begin

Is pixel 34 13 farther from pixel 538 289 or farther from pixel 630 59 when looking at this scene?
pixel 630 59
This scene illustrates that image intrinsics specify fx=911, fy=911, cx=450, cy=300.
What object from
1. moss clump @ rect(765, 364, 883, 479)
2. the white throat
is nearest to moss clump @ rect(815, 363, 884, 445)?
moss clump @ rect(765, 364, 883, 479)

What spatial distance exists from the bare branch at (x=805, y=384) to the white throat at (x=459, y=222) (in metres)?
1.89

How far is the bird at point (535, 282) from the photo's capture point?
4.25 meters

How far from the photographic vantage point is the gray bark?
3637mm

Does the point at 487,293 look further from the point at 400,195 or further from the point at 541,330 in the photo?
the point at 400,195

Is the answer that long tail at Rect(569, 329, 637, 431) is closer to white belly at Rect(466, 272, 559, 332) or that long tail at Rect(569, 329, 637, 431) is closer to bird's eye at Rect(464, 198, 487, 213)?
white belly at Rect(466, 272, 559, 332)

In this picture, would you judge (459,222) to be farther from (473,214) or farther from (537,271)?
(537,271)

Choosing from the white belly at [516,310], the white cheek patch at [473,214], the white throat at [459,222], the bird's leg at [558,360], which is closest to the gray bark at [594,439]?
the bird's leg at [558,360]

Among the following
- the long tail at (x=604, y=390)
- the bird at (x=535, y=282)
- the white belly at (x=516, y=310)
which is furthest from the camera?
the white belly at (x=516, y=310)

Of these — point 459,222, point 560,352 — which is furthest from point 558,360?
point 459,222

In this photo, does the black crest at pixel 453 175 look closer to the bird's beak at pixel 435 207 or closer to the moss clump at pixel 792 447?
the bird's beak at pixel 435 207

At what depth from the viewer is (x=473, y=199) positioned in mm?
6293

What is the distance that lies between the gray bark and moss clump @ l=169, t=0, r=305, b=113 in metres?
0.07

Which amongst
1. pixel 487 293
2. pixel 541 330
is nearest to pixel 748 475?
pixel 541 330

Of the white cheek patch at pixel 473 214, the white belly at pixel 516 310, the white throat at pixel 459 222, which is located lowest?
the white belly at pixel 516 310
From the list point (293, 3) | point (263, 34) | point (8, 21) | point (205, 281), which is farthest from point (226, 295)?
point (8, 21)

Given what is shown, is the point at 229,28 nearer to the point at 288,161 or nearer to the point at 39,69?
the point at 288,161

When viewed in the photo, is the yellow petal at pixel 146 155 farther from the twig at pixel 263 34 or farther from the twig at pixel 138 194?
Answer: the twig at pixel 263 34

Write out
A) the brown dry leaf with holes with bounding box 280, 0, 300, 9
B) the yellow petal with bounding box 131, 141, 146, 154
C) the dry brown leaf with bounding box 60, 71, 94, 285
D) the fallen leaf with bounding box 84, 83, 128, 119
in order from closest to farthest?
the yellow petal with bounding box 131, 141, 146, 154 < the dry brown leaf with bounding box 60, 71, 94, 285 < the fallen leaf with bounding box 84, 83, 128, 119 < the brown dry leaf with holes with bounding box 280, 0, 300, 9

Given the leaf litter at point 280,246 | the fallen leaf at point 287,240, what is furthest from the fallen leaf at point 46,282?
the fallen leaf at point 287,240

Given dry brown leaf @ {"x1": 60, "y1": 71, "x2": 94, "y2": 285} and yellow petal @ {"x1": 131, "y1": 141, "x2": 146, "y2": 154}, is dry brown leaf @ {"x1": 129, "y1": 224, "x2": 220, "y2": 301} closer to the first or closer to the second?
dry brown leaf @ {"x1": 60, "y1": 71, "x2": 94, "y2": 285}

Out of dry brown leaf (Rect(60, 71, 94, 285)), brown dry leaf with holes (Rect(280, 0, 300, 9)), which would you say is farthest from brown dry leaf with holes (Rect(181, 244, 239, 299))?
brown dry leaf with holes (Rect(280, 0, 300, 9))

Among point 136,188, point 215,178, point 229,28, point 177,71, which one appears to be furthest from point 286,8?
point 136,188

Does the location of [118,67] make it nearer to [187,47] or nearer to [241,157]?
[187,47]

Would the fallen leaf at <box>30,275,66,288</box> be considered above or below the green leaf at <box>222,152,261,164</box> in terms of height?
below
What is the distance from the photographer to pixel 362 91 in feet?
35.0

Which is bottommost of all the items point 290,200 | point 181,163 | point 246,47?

end

▶ _EXERCISE PROMPT_
Emit verbatim the lines running from the one with "From the list" through the last line of the data, both endpoints inclusive.

▶ _FINISHED TASK_
From the list point (293, 3) | point (263, 34) | point (8, 21) | point (205, 281), which is farthest from point (226, 295)?
point (8, 21)

Given what is shown, is the point at 229,28 nearer to the point at 288,161 or nearer to the point at 39,69?
the point at 288,161

When viewed in the photo, is the yellow petal at pixel 146 155 farther from the twig at pixel 263 34 or farther from the twig at pixel 138 194?
Answer: the twig at pixel 263 34

Write out
A) the brown dry leaf with holes with bounding box 280, 0, 300, 9
B) the yellow petal with bounding box 131, 141, 146, 154
C) the dry brown leaf with bounding box 60, 71, 94, 285
D) the fallen leaf with bounding box 84, 83, 128, 119
in order from closest to farthest?
the yellow petal with bounding box 131, 141, 146, 154 < the dry brown leaf with bounding box 60, 71, 94, 285 < the fallen leaf with bounding box 84, 83, 128, 119 < the brown dry leaf with holes with bounding box 280, 0, 300, 9

Given the leaf litter at point 280,246 | the fallen leaf at point 287,240, what is furthest from the fallen leaf at point 46,282?
the fallen leaf at point 287,240

Given dry brown leaf @ {"x1": 60, "y1": 71, "x2": 94, "y2": 285} and yellow petal @ {"x1": 131, "y1": 141, "x2": 146, "y2": 154}, is dry brown leaf @ {"x1": 129, "y1": 224, "x2": 220, "y2": 301} closer to the first or closer to the second?
dry brown leaf @ {"x1": 60, "y1": 71, "x2": 94, "y2": 285}

Out of dry brown leaf (Rect(60, 71, 94, 285)), brown dry leaf with holes (Rect(280, 0, 300, 9)), which would you say is farthest from brown dry leaf with holes (Rect(181, 244, 239, 299))?
brown dry leaf with holes (Rect(280, 0, 300, 9))

Among point 136,188, point 215,178, point 229,28, point 177,71, which one appears to be furthest from point 286,8?
point 136,188

Does the location of [118,67] make it nearer to [187,47] or nearer to [241,157]?
[187,47]

Would the fallen leaf at <box>30,275,66,288</box> be considered above or below the green leaf at <box>222,152,261,164</box> in terms of height?
below
What is the distance from the photographer to pixel 362 91 in feet?
35.0

Which is bottommost of all the items point 290,200 | point 181,163 | point 246,47?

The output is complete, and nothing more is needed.